Tunisie : Le président Saied évoque une réforme de la Constitution
DIA-12 septembre 2021: Le président tunisien Kais Saied a annoncé samedi soir la nomination «dans les plus brefs délais» d’un nouveau gouvernement et évoqué une réforme à venir de la Constitution, lors d’un bain de foule nocturne à Tunis. Un nouveau gouvernement sera «formé dans les plus brefs délais» après «sélection des personnalités les plus intègres», a indiqué M. Saied, aux télévisions Wataniya et Sky News Arabia, après avoir déambulé, sous bonne garde, sur l’avenue Bourguiba qui traverse le coeur de la capitale.
Il n’a pas donné de date précise pour la formation du gouvernement, ajoutant: «nous continuons la recherche des personnalités qui vont assumer cette responsabilité».
Le président Saied a aussi évoqué la Constitution de 2014, affirmant qu’il la «respecte mais que l’on peut introduire des amendements au texte». Selon lui, «le peuple tunisien a rejeté la Constitution» et «les Constitutions ne sont pas éternelles». Il faut donc, à ses yeux, «amender en respectant la Constitution», en gardant à l’esprit que «la souveraineté appartient au peuple».
Ces derniers jours, de nombreux médias ont spéculé sur l’annonce prochaine d’un gouvernement provisoire suivie d’une révision de la Constitution devant ensuite être soumise au suffrage universel via un référendum, avant de nouvelles élections législatives.
Le 25 juillet, M. Saied a limogé le Premier ministre, a suspendu les activités du Parlement et s’est arrogé aussi le pouvoir judiciaire, pour un mois renouvelable avant de prolonger ces mesures le 24 août, «jusqu’à nouvel ordre».
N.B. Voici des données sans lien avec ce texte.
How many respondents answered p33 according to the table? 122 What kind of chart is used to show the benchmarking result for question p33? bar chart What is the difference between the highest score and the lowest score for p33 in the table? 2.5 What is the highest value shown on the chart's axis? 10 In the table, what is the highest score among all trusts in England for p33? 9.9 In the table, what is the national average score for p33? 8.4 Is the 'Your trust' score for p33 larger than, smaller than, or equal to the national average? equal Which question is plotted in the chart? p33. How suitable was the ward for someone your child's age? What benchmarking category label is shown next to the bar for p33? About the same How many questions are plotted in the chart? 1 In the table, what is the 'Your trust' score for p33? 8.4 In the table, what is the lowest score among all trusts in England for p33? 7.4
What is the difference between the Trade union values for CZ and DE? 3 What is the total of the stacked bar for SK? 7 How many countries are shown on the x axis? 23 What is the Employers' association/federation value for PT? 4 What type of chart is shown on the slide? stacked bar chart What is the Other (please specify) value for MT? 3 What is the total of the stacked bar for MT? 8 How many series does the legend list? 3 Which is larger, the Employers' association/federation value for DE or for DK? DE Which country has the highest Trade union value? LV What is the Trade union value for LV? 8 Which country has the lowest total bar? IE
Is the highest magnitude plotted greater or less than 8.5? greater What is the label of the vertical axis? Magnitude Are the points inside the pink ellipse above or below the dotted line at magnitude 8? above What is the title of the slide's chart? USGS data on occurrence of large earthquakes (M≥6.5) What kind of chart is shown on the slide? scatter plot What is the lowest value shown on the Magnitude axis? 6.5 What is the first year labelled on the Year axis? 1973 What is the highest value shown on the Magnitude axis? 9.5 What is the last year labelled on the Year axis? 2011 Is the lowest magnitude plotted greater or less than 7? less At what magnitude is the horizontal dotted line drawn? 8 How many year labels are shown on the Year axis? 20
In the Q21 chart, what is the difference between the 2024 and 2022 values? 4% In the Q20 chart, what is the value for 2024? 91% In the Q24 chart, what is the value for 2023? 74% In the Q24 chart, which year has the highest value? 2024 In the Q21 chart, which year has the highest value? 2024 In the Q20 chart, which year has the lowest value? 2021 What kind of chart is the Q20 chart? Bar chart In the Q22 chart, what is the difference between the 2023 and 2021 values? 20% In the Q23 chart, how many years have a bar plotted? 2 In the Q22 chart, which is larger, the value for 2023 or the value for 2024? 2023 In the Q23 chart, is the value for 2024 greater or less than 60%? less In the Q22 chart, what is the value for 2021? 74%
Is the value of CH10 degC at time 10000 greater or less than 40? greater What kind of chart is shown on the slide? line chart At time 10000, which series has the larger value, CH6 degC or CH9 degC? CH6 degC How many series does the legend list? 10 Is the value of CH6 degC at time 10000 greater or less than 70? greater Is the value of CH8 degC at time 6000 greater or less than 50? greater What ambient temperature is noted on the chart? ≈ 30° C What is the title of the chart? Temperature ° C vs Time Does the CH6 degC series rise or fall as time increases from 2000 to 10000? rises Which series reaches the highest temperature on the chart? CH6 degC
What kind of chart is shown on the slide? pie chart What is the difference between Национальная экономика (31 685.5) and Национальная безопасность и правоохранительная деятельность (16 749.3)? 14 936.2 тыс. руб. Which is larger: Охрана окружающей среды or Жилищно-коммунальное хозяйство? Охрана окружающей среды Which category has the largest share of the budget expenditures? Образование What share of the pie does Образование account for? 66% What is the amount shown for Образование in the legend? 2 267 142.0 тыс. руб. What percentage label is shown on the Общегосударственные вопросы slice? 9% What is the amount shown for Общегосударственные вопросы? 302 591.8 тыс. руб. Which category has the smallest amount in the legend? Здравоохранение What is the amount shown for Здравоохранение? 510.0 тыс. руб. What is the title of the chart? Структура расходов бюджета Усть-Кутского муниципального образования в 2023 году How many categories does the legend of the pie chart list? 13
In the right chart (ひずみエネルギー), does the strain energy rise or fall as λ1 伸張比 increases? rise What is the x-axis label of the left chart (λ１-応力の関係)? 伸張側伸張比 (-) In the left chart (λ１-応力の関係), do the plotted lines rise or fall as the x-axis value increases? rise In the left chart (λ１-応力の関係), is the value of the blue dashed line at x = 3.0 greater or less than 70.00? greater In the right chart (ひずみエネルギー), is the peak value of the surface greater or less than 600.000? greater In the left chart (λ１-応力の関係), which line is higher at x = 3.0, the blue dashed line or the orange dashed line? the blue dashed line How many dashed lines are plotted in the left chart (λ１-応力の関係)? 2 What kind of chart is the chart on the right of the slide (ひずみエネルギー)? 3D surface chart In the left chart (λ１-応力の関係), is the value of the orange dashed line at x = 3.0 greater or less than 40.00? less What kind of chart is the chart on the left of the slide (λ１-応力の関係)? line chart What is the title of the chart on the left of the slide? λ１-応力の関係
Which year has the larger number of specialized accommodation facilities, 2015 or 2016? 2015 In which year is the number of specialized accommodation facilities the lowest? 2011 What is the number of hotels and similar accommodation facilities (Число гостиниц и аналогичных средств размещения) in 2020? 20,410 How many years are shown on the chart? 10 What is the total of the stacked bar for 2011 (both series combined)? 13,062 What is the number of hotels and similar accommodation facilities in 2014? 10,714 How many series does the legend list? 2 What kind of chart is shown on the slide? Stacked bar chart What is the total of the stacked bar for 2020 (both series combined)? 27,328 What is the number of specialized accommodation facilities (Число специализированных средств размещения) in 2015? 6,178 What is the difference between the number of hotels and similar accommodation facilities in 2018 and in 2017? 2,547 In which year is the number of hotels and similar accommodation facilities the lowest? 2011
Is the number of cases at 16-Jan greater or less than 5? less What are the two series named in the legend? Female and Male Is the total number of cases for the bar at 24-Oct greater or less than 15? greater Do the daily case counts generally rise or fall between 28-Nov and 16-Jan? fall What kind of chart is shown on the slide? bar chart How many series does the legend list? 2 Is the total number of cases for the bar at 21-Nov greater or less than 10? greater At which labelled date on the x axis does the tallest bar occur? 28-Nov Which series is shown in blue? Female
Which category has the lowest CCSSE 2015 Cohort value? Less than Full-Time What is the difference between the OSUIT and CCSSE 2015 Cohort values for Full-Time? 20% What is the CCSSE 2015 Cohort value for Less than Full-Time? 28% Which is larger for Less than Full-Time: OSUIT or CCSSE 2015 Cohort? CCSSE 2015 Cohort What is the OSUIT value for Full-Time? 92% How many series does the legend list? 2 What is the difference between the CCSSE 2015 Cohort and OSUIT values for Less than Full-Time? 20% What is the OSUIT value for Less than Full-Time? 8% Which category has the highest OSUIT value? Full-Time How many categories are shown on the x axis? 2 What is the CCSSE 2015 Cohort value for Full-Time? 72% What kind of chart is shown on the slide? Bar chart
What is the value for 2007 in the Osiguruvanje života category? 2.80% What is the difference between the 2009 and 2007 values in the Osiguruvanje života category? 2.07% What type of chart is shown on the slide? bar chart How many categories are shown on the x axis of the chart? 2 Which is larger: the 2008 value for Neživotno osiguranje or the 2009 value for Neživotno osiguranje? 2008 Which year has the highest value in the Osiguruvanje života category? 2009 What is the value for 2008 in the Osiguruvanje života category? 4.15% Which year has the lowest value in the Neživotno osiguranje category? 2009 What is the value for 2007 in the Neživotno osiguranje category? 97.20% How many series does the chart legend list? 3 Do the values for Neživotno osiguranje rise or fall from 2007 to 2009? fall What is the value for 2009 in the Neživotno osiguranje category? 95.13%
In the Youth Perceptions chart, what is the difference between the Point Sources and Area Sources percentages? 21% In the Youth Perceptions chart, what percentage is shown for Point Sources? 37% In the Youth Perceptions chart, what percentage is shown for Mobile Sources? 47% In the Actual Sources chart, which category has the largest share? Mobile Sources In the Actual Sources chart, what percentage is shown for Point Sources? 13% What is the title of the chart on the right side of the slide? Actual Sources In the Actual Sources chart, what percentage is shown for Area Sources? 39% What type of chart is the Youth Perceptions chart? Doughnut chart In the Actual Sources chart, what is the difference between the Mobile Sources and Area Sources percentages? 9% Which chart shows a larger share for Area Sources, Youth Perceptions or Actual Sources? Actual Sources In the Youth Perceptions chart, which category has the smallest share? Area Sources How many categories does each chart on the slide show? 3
Théoricien du droit et enseignant, Kais Saied se présente depuis son élection surprise à une ample majorité fin 2019 comme l’interprète ultime de la Constitution. Il s’est appuyé sur son article 80 qui envisage des mesures exceptionnelles en cas de «péril imminent» à la sécurité nationale, pour justifier les décisions prises il y a plus d’un mois et demi.
Mellah hocine
Que cherche le président tunisien à travers cette option d’une nouvelle constitution ? Pourtant, les tunisiens se sont dotés d’une constitution des plus démocratiques . En effet en 2014 , la nouvelle Constitution tunisienne devait abolir le totalitarisme et l’hégémonie d’un seul parti qui accaparait de fait le Législatif et l’Exécutif, dans un système pourtant -théoriquement- basé sur la séparation des pouvoirs. Cette loi fondamentale , issue d’une constituante a jeté les fondements d’une transition démocratique pérenne, d’un Etat s’appuyant sur un équilibre et sur une séparation des pouvoirs, garantissant les libertés et les droits de l’Homme, soutenu par de hautes instances constitutionnelles indépendantes, chargées de contrôler la transparence, la légalité et la constitutionnalité de tout ce qui touche aux affaires de l’État et à ses institutions.
Elle limitera au strict minimum, les prérogatives du président de la République, la volonté générale étant non seulement d’en finir avec le régime présidentiel, mais aussi d’éviter à jamais la concentration des compétences politiques au sein de l’Exécutif.
L’Assemblée constituante fera plus, puisqu’elle réservera le vrai pouvoir au seul Parlement et cadenassera la Constitution de sorte qu’il soit, en pratique, presqu’impossible de le dissoudre. La phobie d’un nouveau Bourguiba ou d’un autre Ben Ali n’a fait que transposer l’hégémonie de camp.
D’ailleurs , dans son communiqué, le Courant démocrate a appelé le Président de la République à clarifier sa position à ce sujet, à se conformer aux dispositions de la Constitution et à respecter ses engagements.